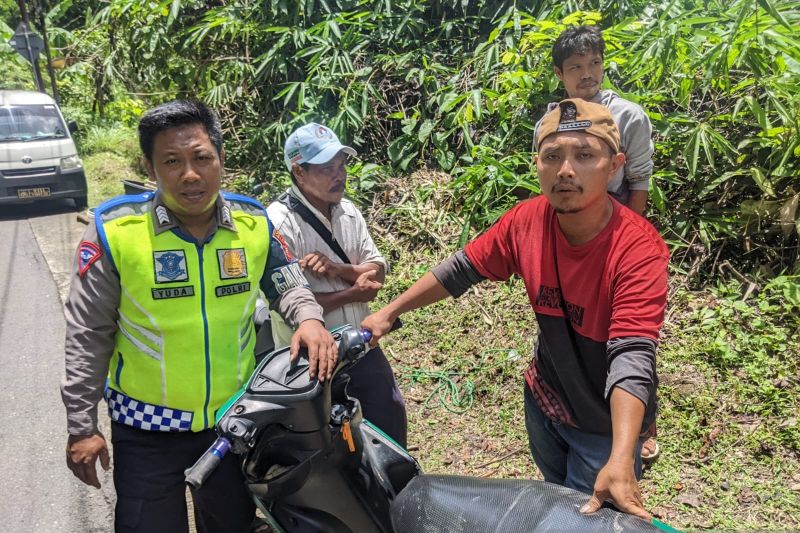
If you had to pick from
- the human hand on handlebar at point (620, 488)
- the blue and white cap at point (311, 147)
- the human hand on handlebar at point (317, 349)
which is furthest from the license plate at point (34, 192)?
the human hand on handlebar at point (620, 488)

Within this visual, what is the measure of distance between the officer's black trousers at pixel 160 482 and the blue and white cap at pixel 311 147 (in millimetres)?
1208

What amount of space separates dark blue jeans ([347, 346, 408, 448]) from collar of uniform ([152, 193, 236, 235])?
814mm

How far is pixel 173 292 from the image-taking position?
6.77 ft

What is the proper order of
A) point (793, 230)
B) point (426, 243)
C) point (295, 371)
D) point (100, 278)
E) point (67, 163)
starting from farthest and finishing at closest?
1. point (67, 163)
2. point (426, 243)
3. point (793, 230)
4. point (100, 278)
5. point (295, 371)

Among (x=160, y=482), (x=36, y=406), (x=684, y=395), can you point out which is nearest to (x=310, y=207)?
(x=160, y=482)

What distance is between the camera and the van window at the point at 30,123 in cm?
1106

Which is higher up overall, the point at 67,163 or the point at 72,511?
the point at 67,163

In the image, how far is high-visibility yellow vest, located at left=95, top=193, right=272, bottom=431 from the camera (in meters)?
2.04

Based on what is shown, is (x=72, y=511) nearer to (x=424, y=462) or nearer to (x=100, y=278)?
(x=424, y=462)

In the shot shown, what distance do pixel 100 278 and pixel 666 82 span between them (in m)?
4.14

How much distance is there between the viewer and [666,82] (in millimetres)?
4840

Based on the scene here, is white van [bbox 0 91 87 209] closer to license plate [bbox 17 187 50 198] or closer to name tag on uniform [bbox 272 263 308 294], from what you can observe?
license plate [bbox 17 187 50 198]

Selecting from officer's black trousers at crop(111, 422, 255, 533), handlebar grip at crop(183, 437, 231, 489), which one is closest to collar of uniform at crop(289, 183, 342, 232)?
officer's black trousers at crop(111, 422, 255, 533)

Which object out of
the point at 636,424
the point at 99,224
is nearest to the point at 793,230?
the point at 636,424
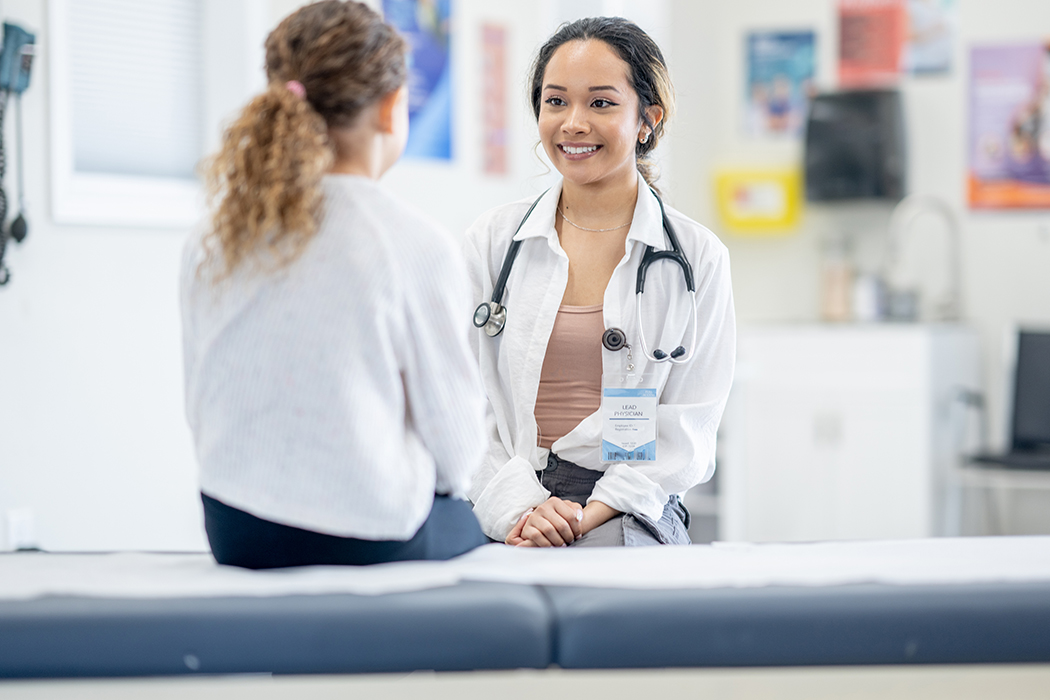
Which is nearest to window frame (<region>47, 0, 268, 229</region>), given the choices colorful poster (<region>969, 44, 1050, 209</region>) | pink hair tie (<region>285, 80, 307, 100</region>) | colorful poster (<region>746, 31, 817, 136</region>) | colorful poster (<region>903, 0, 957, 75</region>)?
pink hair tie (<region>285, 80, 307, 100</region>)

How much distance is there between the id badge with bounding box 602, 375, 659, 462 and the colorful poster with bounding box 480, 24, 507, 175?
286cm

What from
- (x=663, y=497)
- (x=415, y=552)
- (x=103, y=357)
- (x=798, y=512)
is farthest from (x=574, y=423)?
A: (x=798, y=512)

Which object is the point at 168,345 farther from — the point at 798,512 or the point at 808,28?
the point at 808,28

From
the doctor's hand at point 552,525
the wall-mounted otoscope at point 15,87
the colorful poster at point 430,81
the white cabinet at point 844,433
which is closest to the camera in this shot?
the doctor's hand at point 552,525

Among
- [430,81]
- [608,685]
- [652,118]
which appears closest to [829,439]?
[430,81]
...
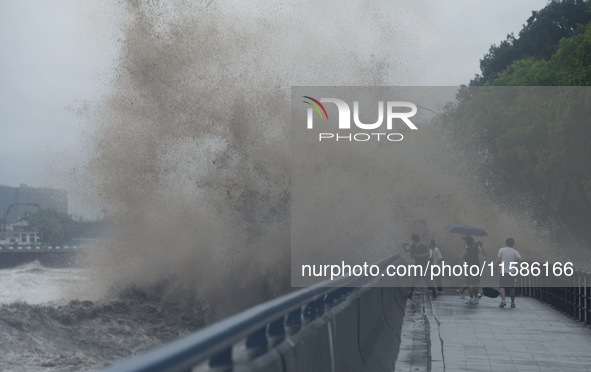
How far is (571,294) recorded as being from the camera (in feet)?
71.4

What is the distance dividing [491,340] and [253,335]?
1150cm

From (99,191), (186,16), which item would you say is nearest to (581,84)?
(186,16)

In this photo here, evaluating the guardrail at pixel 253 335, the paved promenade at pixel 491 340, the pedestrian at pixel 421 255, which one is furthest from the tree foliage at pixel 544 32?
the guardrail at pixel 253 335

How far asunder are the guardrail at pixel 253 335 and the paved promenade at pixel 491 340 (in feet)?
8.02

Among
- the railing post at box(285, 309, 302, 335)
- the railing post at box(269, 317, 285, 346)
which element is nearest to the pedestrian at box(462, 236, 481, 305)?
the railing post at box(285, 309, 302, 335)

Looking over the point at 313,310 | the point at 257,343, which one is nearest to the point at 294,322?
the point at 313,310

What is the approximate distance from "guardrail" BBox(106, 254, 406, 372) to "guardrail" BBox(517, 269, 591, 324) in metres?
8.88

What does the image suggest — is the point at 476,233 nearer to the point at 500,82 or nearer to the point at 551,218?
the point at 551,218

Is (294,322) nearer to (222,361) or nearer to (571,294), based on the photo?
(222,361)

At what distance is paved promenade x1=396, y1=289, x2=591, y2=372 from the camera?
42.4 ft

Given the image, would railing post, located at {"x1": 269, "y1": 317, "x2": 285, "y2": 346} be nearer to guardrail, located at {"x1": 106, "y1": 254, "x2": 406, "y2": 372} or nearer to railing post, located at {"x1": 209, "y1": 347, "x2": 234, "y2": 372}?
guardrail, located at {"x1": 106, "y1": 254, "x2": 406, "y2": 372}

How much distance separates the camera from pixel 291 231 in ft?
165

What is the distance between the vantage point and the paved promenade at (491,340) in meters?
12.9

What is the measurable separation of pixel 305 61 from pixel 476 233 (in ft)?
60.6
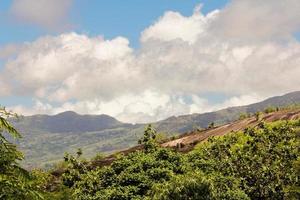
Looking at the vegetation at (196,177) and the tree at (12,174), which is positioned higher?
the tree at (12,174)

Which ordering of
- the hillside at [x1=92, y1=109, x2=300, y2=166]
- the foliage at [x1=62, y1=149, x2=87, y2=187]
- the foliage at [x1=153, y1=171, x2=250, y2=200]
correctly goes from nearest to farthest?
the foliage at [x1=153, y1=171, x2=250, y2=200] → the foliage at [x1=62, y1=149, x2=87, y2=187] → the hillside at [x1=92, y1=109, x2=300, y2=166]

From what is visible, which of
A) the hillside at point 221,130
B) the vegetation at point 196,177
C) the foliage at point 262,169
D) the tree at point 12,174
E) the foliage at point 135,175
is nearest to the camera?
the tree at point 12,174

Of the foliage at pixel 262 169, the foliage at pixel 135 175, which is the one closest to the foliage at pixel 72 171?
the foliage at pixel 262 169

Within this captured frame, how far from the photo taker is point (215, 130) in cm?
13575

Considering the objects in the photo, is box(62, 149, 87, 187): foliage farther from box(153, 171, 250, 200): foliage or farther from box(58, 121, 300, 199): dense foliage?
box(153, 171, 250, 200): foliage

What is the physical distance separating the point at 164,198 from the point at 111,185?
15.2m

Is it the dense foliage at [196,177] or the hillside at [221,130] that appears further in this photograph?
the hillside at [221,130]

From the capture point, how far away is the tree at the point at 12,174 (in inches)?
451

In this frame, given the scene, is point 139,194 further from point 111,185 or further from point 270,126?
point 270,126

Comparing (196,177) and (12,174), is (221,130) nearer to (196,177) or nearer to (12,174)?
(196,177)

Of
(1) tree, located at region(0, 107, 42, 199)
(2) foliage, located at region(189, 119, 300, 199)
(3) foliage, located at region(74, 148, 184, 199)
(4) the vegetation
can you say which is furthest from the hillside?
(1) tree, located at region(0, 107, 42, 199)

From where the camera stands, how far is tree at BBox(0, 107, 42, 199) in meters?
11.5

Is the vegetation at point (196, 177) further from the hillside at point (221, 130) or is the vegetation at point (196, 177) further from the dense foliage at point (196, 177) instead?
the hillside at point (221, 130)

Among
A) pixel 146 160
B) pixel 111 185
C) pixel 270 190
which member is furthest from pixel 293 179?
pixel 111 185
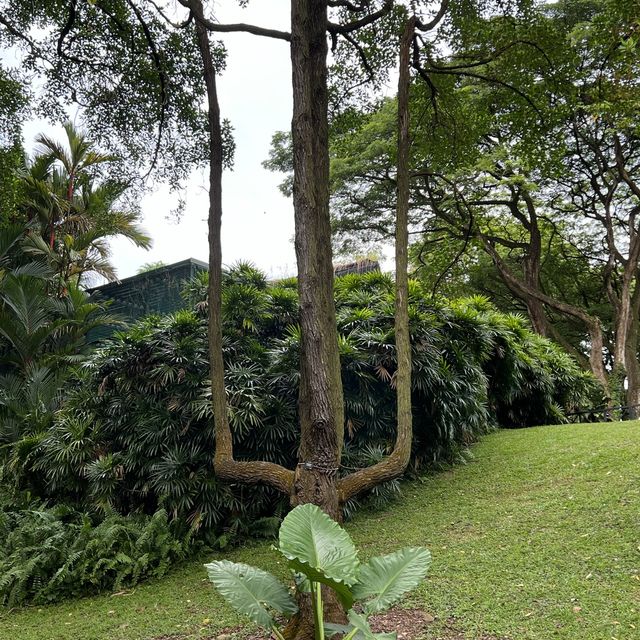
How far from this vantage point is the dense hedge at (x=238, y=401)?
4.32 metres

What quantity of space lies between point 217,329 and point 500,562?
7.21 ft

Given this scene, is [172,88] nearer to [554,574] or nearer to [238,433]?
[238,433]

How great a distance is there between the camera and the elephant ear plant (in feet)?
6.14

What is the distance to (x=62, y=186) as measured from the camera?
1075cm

**TASK INSTRUCTIONS**: Copy out the data verbatim from the line with "How much distance separates" to the line with "the foliage at [x1=153, y1=171, x2=250, y2=200] →", both lines included, and omit the pictures from your answer.

**EXERCISE SOLUTION**:
How much distance separates the camera from pixel 291 231 in ft?
165

What is the distance between the vantage point and the paved promenade at (491,340) in meters?
12.9

What is the measurable separation of pixel 305 61 from pixel 476 233 (in ft)?
60.6
Looking at the vegetation at (196,177) and the tree at (12,174), which is positioned higher?
the tree at (12,174)

Which ordering of
- the hillside at [x1=92, y1=109, x2=300, y2=166]
- the foliage at [x1=62, y1=149, x2=87, y2=187]
- the foliage at [x1=153, y1=171, x2=250, y2=200]
correctly goes from nearest to farthest?
the foliage at [x1=153, y1=171, x2=250, y2=200] → the foliage at [x1=62, y1=149, x2=87, y2=187] → the hillside at [x1=92, y1=109, x2=300, y2=166]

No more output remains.